EXCERPTED PASSAGE:
┄┄┄┄┄┄

Ron W. Tusler (born March 21, 1984) is an American attorney and Republican politician.  He is a member of the Wisconsin State Assembly, representing the 3rd Assembly district since 2017.

Biography
From Appleton, Wisconsin, Tusler received his bachelor's degree from University of Wisconsin–Milwaukee and his J.D. degree from Marquette University Law School. He practices law in Appleton and is involved with the Republican Party. Tusler was elected to the Wisconsin State Assembly in 2016. His great grandfather, Gordon A. Bubolz, served in the Wisconsin Senate.

Tusler worked as the elections committee chair in November 2020 when Assembly Speaker Robin Vos called for an Assembly committee with subpoena powers to oversee an investigation into potential fraud surrounding alleged “concerns surfacing about mail-in ballot dumps and voter fraud” in Wisconsin. During this time, Vice chair, Rep. Joe Sanfelippo (R-New Berlin) said the committee may need to overturn Wisconsin voters’ choice of Joe Biden and conduct a new election or order electors to vote instead to give the state’s 10 Electoral College votes to Donald Trump. Legal experts said either action is beyond the power of the committee and would violate state and federal law. During this time, Rep. Ron Tusler (R-Harrison) would not responded to multiple inquiries about whether Sanfelippo was speaking in his leadership role for the caucus and, if not, whether they agree with the steps he laid out.

┄┄┄┄┄┄

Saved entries
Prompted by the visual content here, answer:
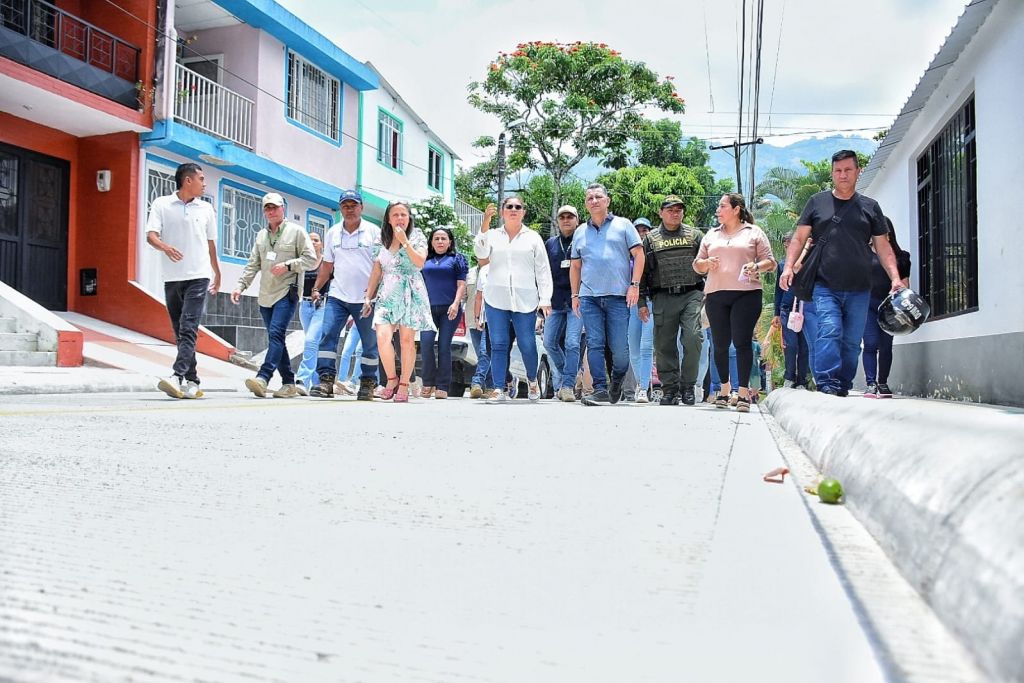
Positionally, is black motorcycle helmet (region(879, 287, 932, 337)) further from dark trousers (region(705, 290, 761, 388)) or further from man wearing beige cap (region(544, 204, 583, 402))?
man wearing beige cap (region(544, 204, 583, 402))

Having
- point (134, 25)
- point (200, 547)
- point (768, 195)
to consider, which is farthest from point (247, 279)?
point (768, 195)

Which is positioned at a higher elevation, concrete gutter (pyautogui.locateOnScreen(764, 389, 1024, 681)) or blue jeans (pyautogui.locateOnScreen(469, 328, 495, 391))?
blue jeans (pyautogui.locateOnScreen(469, 328, 495, 391))

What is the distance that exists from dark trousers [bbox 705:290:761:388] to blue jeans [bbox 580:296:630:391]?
95 centimetres

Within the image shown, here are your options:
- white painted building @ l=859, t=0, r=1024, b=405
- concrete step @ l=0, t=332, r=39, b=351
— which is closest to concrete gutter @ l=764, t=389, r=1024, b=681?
white painted building @ l=859, t=0, r=1024, b=405

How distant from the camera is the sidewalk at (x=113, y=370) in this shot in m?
8.32

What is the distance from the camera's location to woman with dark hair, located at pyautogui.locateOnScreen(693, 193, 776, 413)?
688cm

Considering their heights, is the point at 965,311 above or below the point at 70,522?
above

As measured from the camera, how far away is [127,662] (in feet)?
4.15

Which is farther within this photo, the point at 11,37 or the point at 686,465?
the point at 11,37

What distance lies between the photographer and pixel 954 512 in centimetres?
158

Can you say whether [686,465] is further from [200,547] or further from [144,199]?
[144,199]

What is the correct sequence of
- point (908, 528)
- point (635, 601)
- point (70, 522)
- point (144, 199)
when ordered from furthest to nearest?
point (144, 199) < point (70, 522) < point (908, 528) < point (635, 601)

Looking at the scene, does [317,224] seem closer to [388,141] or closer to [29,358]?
[388,141]

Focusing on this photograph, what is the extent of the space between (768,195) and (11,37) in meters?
30.1
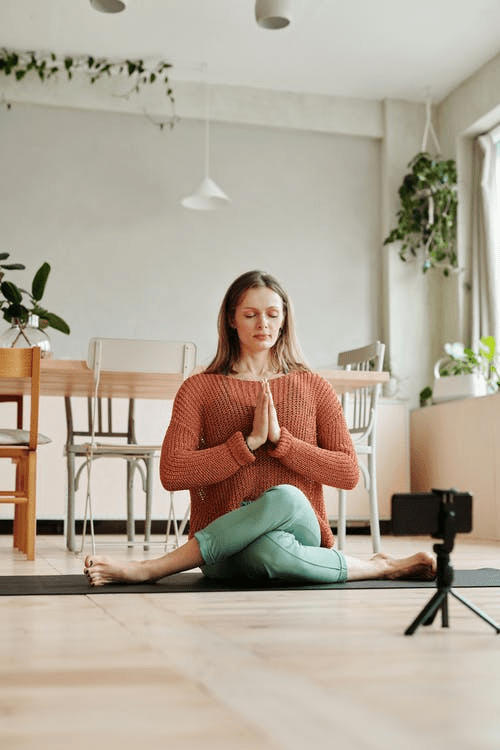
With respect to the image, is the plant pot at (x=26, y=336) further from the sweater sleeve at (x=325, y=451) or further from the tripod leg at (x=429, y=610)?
the tripod leg at (x=429, y=610)

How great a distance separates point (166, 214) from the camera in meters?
6.45

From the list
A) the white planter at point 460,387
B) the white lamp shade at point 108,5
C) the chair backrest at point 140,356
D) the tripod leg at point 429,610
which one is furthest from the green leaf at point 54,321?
the tripod leg at point 429,610

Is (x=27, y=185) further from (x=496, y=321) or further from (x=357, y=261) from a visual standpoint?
(x=496, y=321)

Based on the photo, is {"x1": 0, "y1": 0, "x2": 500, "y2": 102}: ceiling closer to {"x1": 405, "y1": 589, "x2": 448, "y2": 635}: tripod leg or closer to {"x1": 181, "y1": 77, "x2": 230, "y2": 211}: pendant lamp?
{"x1": 181, "y1": 77, "x2": 230, "y2": 211}: pendant lamp

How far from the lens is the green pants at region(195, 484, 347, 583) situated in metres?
2.12

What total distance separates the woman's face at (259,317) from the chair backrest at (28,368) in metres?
1.25

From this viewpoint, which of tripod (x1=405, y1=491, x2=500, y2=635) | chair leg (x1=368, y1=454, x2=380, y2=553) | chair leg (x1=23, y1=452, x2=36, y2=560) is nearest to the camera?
tripod (x1=405, y1=491, x2=500, y2=635)

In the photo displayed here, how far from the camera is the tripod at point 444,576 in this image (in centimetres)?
140

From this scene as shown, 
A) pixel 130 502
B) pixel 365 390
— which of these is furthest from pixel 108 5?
pixel 130 502

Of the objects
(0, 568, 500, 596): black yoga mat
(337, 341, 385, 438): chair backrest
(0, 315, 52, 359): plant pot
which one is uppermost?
(0, 315, 52, 359): plant pot

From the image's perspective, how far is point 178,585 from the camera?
2273mm

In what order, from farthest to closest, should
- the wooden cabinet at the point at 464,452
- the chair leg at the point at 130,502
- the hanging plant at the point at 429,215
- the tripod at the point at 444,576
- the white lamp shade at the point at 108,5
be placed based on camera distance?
the hanging plant at the point at 429,215 → the wooden cabinet at the point at 464,452 → the white lamp shade at the point at 108,5 → the chair leg at the point at 130,502 → the tripod at the point at 444,576

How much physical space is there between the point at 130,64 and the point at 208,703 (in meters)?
5.76

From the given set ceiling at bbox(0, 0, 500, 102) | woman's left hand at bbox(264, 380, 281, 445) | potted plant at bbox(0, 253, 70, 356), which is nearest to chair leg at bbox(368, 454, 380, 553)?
potted plant at bbox(0, 253, 70, 356)
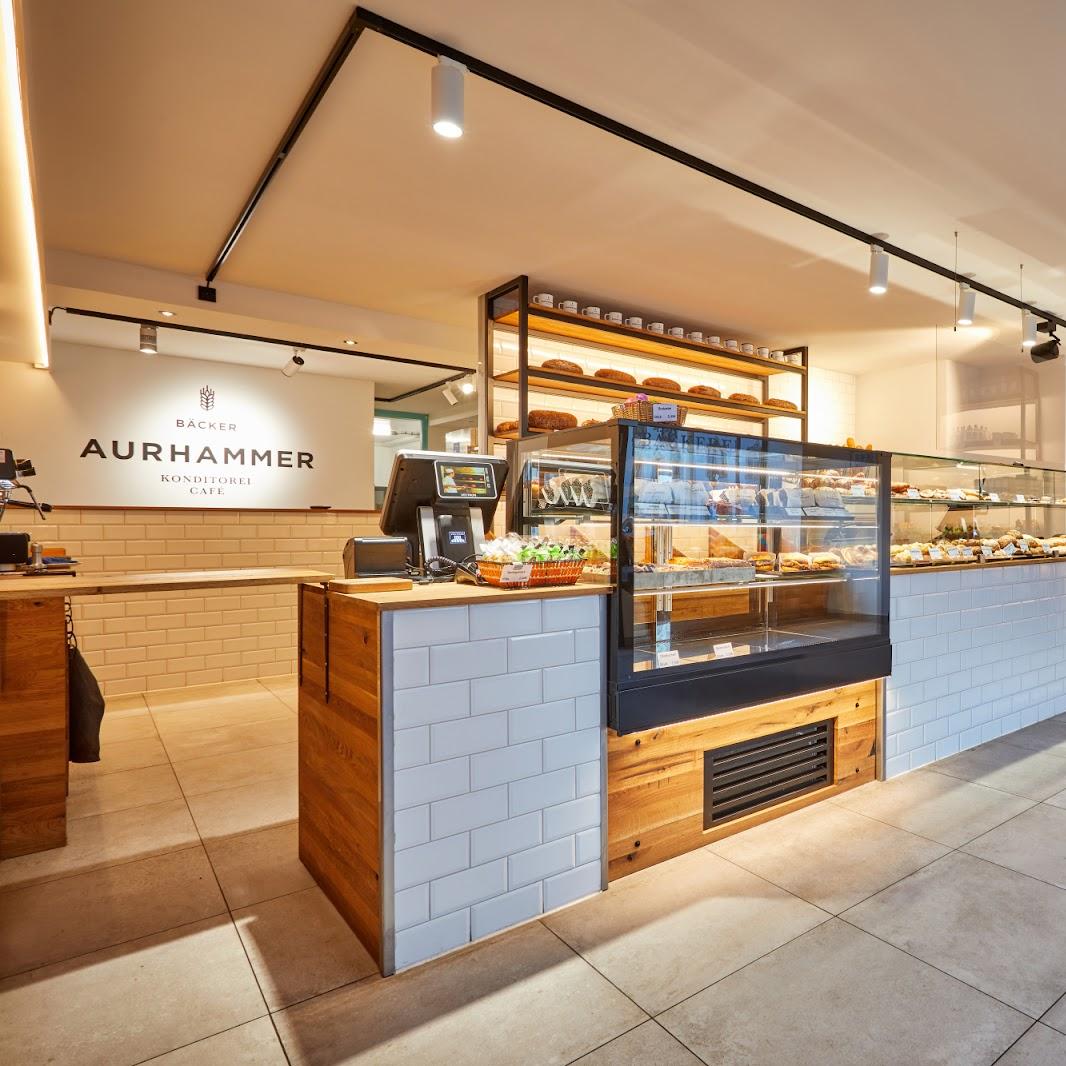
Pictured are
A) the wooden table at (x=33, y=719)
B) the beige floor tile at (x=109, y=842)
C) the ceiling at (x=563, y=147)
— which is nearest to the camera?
the ceiling at (x=563, y=147)

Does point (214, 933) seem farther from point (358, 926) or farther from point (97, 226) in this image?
point (97, 226)

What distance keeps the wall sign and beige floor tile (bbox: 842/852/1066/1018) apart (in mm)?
5419

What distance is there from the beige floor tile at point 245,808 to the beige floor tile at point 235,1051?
1.22 metres

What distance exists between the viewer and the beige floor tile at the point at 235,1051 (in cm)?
160

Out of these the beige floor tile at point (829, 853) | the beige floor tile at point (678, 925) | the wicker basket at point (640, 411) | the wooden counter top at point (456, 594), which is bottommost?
the beige floor tile at point (678, 925)

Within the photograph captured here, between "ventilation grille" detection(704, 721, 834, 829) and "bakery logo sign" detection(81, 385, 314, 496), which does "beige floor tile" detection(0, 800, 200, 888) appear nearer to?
"ventilation grille" detection(704, 721, 834, 829)

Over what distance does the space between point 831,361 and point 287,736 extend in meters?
5.70

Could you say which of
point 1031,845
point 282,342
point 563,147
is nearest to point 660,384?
point 563,147

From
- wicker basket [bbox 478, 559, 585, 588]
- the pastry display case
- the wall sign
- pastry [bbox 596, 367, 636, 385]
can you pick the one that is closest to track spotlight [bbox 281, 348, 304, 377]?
the wall sign

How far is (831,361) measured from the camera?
6.47 m

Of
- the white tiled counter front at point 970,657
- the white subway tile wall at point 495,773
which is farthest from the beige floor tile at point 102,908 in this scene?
the white tiled counter front at point 970,657

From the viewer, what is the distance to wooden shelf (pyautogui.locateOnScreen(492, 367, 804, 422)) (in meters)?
4.47

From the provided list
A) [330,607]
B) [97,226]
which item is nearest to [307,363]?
[97,226]

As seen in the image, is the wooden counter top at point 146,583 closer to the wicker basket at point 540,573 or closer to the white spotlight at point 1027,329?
the wicker basket at point 540,573
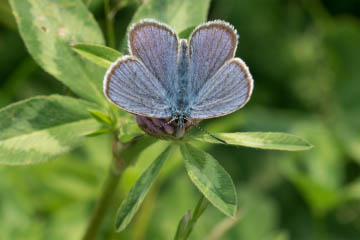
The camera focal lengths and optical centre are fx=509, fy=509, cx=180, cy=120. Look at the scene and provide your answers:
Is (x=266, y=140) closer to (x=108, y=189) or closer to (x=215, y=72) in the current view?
(x=215, y=72)

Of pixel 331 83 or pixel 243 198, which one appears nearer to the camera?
pixel 243 198

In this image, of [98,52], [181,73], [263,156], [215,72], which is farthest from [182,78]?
[263,156]

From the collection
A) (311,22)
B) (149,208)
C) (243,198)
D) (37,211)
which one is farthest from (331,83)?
(37,211)

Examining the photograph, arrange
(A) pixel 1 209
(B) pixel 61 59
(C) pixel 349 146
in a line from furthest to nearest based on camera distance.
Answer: (C) pixel 349 146
(A) pixel 1 209
(B) pixel 61 59

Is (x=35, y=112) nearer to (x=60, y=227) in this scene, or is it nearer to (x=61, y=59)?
(x=61, y=59)

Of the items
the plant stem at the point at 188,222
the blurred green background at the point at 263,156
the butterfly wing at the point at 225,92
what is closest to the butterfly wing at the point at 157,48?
the butterfly wing at the point at 225,92

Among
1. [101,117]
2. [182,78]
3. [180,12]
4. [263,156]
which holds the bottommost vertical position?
[263,156]

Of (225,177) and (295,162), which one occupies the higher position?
(225,177)

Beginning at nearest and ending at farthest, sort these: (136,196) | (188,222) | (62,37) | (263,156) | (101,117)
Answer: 1. (136,196)
2. (101,117)
3. (188,222)
4. (62,37)
5. (263,156)
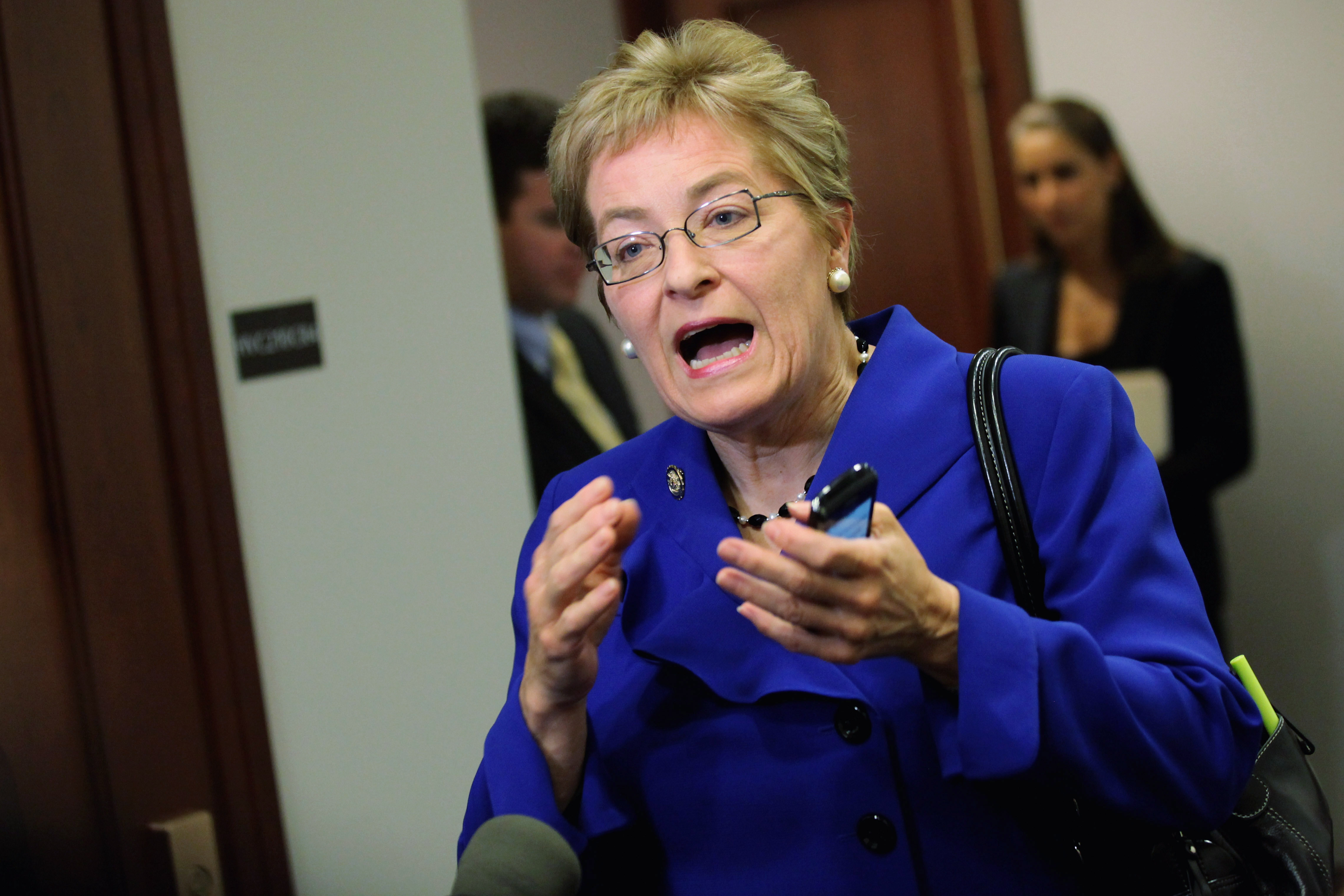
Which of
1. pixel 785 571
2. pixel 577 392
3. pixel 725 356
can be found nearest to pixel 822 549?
pixel 785 571

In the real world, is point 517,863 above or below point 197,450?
below

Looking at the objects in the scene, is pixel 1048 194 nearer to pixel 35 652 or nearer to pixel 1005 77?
pixel 1005 77

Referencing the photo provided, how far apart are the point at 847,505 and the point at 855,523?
0.02m

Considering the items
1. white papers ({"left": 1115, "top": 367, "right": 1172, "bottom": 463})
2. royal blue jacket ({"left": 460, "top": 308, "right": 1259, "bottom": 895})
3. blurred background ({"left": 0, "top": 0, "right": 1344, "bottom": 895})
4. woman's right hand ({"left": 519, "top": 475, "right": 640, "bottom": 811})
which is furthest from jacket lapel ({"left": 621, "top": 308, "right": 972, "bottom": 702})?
white papers ({"left": 1115, "top": 367, "right": 1172, "bottom": 463})

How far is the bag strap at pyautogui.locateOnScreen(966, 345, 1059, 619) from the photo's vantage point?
4.16ft

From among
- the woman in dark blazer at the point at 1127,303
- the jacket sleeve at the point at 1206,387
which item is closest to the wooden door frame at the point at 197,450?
the woman in dark blazer at the point at 1127,303

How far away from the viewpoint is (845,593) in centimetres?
102

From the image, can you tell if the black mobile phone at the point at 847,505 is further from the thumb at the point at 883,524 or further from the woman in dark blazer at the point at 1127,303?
the woman in dark blazer at the point at 1127,303

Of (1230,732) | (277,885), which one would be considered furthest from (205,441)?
(1230,732)

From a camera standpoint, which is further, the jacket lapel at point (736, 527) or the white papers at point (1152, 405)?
the white papers at point (1152, 405)

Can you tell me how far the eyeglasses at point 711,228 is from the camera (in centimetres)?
141

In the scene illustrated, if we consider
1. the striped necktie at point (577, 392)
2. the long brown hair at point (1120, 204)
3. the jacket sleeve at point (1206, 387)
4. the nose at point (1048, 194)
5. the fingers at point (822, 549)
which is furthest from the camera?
the nose at point (1048, 194)

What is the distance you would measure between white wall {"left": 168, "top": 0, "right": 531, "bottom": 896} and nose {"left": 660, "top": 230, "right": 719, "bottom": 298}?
92cm

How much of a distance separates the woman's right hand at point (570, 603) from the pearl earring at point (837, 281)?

┄┄┄┄┄┄

TO BE DONE:
[1] Answer these questions about the Tusler article:
(a) Which school granted Tusler his J.D. degree?
(b) Who was Tusler's great grandfather?
(c) How many Electoral College votes does the article give for Wisconsin?
[2] Pull out the passage of the Tusler article from "Ron W. Tusler" to "the Wisconsin Senate.", word for word.
[3] Can you turn the paragraph of the Tusler article that begins "From Appleton, Wisconsin" into a short list that keeps its main facts?

EXPECTED OUTPUTS:
[1]
(a) Marquette University Law School
(b) Gordon A. Bubolz
(c) 10

[2]
Ron W. Tusler (born March 21, 1984) is an American attorney and Republican politician.  He is a member of the Wisconsin State Assembly, representing the 3rd Assembly district since 2017.

Biography
From Appleton, Wisconsin, Tusler received his bachelor's degree from University of Wisconsin–Milwaukee and his J.D. degree from Marquette University Law School. He practices law in Appleton and is involved with the Republican Party. Tusler was elected to the Wisconsin State Assembly in 2016. His great grandfather, Gordon A. Bubolz, served in the Wisconsin Senate.

[3]
- From Appleton, Wisconsin
- Bachelor's degree from the University of Wisconsin–Milwaukee
- J.D. degree from Marquette University Law School
- Practices law in Appleton and is involved with the Republican Party
- Elected to the Wisconsin State Assembly in 2016
- Great grandfather Gordon A. Bubolz served in the Wisconsin Senate